Google Buys YouTube for $1.65 Billion
-------------------------------------
  by Adam C. Engst <[EMAIL PROTECTED]>
  article link: <http://db.tidbits.com/article/8709>

  Search engine giant Google announced last week that it is buying the
  popular video sharing site YouTube for $1.65 billion in Google
  stock. Although Google has its own video sharing service, Google
  Video, traffic statistics from Hitwise show YouTube with two and a
  half times more hits than Google Video back in August 2006, and more
  than four times the visits in September 2006. YouTube will keep its
  name and will continue to operate independently from Google, and
  Google claims that YouTube will complement Google Video rather than
  replace it.

<http://www.google.com/press/pressrel/google_youtube.html>
<http://weblogs.hitwise.com/bill-tancer/2006/08/google_youtube_and_myspace_an.html>
<http://weblogs.hitwise.com/leeann-prescott/2006/10/google_youtube_rumor_-_hitwise.html>

  Does the acquisition make sense? From Google's perspective, it gives
  Google the lion's share of the fast-growing video sharing world, and
  another vast source of pages on which to display contextual
  advertising. Google has said it won't run ads before videos, but I
  have to assume that people at Google are thinking hard about new
  ways to turn user-contributed video into a serious revenue stream.

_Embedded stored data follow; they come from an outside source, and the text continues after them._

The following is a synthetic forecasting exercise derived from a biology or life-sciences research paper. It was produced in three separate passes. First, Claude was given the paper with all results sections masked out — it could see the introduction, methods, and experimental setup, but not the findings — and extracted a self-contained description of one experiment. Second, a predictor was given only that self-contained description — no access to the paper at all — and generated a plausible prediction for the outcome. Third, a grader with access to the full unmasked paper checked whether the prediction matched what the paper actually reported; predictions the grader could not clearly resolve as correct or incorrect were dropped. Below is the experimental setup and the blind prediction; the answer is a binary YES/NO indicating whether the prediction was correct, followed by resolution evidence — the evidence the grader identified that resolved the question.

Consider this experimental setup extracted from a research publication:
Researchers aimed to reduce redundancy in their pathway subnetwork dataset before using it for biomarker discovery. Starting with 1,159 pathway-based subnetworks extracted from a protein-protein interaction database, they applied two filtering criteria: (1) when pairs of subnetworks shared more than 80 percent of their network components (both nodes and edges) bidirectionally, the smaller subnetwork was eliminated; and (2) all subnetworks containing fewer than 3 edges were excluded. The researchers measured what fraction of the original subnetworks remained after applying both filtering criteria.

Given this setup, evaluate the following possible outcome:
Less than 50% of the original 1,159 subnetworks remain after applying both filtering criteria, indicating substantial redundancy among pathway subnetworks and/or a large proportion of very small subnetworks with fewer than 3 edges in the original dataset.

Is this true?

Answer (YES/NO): YES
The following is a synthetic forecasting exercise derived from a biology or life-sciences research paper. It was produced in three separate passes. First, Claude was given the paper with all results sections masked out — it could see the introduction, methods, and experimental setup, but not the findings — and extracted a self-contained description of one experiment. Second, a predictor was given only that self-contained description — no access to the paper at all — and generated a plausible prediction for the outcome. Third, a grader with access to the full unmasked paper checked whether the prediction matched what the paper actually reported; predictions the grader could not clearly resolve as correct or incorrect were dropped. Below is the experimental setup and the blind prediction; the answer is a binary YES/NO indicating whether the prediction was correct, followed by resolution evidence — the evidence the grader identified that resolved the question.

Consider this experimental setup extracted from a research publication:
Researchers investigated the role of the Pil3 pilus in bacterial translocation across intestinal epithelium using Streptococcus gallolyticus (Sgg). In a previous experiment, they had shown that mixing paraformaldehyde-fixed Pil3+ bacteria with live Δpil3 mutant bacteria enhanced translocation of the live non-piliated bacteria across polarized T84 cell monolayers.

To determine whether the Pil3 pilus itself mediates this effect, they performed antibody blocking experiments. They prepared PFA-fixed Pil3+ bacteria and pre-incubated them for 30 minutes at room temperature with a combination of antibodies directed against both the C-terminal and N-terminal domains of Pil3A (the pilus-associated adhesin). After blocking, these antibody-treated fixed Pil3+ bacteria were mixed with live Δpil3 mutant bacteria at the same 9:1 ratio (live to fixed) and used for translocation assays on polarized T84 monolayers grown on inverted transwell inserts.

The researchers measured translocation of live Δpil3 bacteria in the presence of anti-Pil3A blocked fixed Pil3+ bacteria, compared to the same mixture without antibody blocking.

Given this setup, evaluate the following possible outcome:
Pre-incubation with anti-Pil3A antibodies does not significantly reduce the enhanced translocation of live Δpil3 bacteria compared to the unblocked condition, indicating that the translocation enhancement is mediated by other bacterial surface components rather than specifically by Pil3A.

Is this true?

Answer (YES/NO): NO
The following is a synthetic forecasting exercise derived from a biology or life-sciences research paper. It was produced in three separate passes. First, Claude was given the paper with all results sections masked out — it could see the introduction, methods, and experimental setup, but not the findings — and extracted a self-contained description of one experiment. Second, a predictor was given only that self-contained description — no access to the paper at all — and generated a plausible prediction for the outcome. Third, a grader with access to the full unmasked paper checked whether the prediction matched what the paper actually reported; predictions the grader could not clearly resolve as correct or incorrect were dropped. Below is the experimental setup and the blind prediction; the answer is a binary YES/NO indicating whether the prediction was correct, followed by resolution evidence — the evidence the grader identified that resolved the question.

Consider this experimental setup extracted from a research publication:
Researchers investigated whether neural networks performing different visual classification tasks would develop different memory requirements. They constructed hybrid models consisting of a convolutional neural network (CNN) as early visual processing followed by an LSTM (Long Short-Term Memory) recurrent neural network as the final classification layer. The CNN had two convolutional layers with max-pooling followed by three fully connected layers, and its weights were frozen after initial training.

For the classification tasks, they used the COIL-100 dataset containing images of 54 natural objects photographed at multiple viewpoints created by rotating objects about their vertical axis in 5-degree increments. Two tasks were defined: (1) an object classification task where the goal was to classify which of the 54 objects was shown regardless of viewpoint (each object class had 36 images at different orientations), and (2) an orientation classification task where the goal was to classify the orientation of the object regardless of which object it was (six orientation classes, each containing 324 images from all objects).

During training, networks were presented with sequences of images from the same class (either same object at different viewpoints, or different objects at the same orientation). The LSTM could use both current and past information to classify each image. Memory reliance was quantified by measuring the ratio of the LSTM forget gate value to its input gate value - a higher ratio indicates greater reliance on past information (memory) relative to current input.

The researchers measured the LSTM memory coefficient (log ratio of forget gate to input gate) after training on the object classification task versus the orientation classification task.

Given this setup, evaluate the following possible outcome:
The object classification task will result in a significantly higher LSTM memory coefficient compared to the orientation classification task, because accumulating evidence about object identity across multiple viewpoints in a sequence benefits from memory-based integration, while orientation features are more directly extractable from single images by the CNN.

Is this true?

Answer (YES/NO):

  It's even easier to see why YouTube would want this deal. The
  company has been losing money and hasn't come up with any reasonable
  way to reverse that trend. Bandwidth and server costs and
  maintenance must be insane for YouTube, but those are problems that
  Google has already solved. Plus, YouTube was facing threats of
  lawsuits from the major movie studios, and Google announced deals to
  display music videos from Sony BMG Music Entertainment and Warner
  Music Group. Those deals indicate Google may have the negotiating
  clout to make licensing happen more broadly, and Google certainly
  has the money and legal firepower to fight any lawsuits that do
  ensue.

<http://www.google.com/intl/en/press/pressrel/google_sonybmg.html>
<http://www.google.com/intl/en/press/pressrel/google_wmg.html>

  These music videos will be made available for online viewing for
  free (select music videos from Warner Music Group will also be
  available for purchase as downloads for $2), and the studios will
  gain revenue via Google's normal ad model. That may hurt Apple's
  ability to sell $2 music videos via the iTunes Store (see "iTunes 6
  Gets Video," 17-Oct-05), although it remains to be seen if the audio
  and video quality of free music videos on Google Video/YouTube will
  be comparable to downloads from the iTunes Store.

<http://db.tidbits.com/article/8288>

  Google's press releases also note that the company is working with
  content companies to allow people access to music and video for use
  in their "creative user-generated productions," which presumably is
  meant to cover user-created videos, but makes me wonder about sample
  and mixing of music as well. But the most interesting statement in
  the Warner Music Group press release is: "Once Google's technology
  is implemented, content companies such as Warner Music Group will
  have the opportunity to monetize the use of music in user-generated
  content, or if they choose, have the content removed from the
  platform."

  There's clearly a dance going on here, but it's unclear who's
  leading or where it's headed, and it bears future scrutiny. Google
  may or may not always live up to its motto, "Don't be evil," but
  companies like Sony BMG Entertainment and Warner Music Group have
  definitely thrown their lot in with the devil in the past, as with
  the scandal surrounding Sony BMG's surreptitious distribution of
  spyware on audio CDs as a copy prevention mechanism.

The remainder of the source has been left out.